● **Selection**:
--- --- ---
Post MS and MX dip happened because Tesla profitability was still a long way off...
Now it's right at the corner.

MS and MX are like the ipod for Apple. M3 is the iphone basically.
Now if only AAPL would follow TSLA back up. Unlike the rest of you who seem to all be 180% invested in TSLA, some of us have been milking other cows for a while and hate to see them go dry.
 
With the last squeeze in 2013, if that was a squeeze, it took about 4 months before it dropped for a couple of months then backup for 4 more months or so. Was that a squeeze or just a regular run up? the stock went from 40 to 240 in that 8-9 month time period.

If I had a nickel for every time this was debated. Here is the definative answer:

squeeze_cartoon.JPG
 
I don't consider that a squeeze; I've previously stated that the 2013 runup was a rally which was partly a short-covering rally, but not a true VW-style squeeze.
--- --- ---
● **Written tasks**:
(a) Translate into Spanish this sentence from the Tesla stock discussion: "Now if only AAPL would follow TSLA back up."
(b) Reproduce the Tesla stock discussion word for word, everything from "I don't consider" down to "true VW-style squeeze.".

● **Dataset excerpt**:
--- --- ---
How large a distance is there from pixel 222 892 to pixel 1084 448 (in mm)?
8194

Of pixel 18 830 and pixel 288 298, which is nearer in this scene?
--- --- ---
● **Task-by-task solutions**:
(a) Ojalá ahora AAPL siguiera a TSLA en su recuperación.

(b)
I don't consider that a squeeze; I've previously stated that the 2013 runup was a rally which was partly a short-covering rally, but not a true VW-style squeeze.